Достоевский помещал страдание на то же место, куда маркиз ставил безобразие насилия. Для героев де Сада страдание их жертв — это высшее проявление принципа удовольствия. Для самих же страдальцев и страдалиц это — способ укрепиться в вере в Бога и торжество добродетели, от которых они не отрекаются, несмотря на самые изощренные пытки. У Достоевского же страдание становится прежде всего средством искупления своих и чужих грехов.
Конечно, в уповании де Сада не столько на внутреннее нравственное преображение человека, не столько на голос совести, добродетели, на то, что самый закоренелый злодей когда-нибудь придет к Богу, сколько на ужас человека перед безобразными и разрушительными для всех последствиями пути порока, для маркиза на первом месте было рациональное, а не чувственное. Поэтому можно понять Достоевского, который не находил у де Сада этого важнейшего для него самого исходного принципа и потому восклицал язвительно записи, сделанной незадолго до смерти, в декабре 1880 года: «Совесть, совесть маркиза де Сада — это нелепо!»

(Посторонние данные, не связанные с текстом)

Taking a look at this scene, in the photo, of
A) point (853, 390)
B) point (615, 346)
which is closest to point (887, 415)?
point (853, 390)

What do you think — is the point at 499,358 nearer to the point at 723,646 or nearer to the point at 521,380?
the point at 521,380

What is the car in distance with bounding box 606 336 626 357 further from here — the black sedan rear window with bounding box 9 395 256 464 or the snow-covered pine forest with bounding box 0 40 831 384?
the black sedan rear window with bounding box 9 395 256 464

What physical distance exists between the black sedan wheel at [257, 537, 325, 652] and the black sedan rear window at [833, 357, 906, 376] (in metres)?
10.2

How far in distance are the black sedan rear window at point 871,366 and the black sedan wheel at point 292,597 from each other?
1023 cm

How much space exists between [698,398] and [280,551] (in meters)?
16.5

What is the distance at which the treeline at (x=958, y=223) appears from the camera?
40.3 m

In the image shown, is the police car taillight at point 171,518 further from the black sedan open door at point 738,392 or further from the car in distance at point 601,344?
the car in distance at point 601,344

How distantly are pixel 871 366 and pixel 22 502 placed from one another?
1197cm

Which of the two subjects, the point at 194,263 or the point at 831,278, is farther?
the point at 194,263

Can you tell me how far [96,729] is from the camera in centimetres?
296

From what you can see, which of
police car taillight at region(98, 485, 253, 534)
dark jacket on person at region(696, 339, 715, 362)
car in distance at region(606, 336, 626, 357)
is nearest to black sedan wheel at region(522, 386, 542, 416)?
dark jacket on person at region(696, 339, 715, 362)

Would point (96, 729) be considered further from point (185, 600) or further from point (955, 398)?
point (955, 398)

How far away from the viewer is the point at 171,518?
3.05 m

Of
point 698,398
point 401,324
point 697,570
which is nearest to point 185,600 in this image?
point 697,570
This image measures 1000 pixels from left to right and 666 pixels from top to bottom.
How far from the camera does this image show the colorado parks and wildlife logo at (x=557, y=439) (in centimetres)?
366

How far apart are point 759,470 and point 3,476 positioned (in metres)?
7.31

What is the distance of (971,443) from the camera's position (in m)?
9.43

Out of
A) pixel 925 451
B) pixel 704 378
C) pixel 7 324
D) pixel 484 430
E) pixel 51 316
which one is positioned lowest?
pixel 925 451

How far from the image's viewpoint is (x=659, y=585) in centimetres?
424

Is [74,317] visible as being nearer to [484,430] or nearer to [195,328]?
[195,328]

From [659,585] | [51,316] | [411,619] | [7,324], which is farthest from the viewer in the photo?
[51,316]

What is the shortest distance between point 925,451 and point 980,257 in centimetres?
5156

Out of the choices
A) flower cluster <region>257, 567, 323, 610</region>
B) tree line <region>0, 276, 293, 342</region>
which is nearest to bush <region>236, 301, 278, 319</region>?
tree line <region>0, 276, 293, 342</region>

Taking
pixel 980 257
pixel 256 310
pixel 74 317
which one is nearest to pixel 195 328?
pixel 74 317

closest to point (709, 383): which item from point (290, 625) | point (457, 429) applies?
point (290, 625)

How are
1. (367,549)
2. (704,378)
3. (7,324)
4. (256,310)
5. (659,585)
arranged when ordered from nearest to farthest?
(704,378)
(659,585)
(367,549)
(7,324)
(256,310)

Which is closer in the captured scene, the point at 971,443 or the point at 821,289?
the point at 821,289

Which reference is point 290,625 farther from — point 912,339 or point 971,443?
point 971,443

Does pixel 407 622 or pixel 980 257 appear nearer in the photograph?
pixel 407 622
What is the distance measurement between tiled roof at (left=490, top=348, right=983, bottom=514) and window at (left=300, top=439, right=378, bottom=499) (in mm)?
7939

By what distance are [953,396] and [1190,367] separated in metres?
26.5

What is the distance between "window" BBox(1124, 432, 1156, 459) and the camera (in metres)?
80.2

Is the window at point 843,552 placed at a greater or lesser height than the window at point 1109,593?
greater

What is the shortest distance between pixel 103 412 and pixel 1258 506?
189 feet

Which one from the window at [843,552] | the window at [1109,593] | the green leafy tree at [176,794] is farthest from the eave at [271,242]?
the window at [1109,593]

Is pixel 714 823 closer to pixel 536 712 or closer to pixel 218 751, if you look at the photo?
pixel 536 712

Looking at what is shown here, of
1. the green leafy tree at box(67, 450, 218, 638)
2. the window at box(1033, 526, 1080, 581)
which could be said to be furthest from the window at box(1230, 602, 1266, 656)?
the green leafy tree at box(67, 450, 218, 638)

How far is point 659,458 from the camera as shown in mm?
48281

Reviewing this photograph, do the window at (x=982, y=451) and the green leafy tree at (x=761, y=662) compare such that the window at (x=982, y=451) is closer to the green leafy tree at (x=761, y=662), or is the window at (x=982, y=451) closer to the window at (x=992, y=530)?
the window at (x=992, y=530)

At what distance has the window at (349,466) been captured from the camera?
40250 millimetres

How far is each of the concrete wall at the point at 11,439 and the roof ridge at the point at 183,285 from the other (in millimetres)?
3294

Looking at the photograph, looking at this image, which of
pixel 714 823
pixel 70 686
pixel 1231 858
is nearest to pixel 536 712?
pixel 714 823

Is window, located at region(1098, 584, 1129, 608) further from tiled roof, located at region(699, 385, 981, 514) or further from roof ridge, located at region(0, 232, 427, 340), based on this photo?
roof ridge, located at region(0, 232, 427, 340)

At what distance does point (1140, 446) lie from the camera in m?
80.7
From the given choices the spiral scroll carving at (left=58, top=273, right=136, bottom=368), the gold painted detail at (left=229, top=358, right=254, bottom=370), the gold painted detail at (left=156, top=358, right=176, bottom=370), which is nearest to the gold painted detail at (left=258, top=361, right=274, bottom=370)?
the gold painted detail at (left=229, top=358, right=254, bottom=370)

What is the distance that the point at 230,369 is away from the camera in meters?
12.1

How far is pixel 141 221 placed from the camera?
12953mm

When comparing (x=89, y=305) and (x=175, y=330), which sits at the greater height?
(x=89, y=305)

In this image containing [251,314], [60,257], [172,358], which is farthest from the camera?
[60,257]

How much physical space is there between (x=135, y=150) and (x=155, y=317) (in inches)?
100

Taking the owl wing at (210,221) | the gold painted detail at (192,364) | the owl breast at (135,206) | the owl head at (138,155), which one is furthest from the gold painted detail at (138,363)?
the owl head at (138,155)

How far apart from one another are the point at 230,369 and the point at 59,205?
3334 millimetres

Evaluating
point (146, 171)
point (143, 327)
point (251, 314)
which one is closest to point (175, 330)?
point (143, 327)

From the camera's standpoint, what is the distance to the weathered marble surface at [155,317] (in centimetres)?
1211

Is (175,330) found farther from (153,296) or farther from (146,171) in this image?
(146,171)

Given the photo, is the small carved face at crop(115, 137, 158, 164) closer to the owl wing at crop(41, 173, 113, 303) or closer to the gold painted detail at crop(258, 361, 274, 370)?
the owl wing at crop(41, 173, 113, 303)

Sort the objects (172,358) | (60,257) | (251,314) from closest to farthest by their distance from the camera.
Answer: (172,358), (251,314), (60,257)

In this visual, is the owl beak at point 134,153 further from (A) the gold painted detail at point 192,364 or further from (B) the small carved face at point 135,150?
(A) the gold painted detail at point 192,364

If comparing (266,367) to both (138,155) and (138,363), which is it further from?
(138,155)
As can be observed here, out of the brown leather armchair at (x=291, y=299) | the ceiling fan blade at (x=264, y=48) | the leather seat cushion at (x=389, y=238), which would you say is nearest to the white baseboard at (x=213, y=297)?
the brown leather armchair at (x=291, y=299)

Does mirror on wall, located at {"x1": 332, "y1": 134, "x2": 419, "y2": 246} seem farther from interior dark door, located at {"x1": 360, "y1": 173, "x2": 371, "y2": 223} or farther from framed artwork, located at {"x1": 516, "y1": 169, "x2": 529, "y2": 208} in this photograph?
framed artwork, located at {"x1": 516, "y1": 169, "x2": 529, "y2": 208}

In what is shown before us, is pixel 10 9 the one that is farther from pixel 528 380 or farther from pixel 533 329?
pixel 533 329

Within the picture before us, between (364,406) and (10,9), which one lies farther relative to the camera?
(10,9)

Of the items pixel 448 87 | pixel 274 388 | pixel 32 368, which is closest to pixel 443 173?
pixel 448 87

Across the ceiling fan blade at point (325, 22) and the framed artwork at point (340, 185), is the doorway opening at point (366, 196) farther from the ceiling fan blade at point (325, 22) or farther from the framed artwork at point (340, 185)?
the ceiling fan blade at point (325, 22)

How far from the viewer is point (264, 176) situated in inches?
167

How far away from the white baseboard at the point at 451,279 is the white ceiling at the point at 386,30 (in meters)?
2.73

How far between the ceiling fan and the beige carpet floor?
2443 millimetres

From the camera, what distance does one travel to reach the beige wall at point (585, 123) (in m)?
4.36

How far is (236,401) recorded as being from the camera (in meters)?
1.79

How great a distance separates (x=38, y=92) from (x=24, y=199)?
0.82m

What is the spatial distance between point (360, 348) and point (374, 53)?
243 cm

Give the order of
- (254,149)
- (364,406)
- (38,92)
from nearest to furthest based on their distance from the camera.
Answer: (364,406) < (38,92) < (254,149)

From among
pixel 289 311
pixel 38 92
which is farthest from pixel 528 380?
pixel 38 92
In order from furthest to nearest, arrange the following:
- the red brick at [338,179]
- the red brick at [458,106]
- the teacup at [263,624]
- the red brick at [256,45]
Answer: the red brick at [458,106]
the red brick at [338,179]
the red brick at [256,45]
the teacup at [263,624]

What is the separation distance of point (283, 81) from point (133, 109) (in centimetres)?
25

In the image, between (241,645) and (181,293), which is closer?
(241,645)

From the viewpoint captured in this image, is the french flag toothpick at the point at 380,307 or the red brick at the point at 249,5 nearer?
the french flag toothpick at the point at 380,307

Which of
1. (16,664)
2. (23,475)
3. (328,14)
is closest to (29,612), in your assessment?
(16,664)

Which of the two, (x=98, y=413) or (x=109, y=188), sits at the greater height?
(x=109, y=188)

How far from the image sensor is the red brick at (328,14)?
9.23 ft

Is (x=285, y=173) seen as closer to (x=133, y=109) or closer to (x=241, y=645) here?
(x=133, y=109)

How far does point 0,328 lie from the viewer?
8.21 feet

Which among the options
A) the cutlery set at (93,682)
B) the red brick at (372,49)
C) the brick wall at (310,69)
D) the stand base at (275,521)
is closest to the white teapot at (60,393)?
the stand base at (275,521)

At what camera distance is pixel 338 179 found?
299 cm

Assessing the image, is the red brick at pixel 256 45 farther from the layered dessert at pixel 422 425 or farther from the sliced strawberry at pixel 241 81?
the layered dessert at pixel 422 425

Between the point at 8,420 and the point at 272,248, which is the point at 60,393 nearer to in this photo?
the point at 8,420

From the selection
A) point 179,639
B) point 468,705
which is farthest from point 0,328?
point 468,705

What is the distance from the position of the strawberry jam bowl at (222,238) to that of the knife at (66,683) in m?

Но так или иначе, а другого пути де Сад не видел, и следует признать, что эстетическое воздействие его романов, при всей двусмысленности содержащихся в них картин, безусловно заключающих в себе определенную эстетизацию порока, в целом все-таки соответствует его исходной установке и подтверждает серьезность его намерений — возбудить у читателей отвращение к пороку и его носителям. Поэтому именно эстетический критерий — самый надежный при оценке личности и творчества маркиза де Сада. При чтении его романов, действительно, нарастает чувство отвращения к злодеям-садистам, а Жюстина, главный носитель и приверженец добродетели в десадовском мире, вызывает сочувствие и жалость, сознательно усиливаемую маркизом за счет многочисленных призывов в тексте к противному — презрению и насмешке над трагической судьбой добродетели.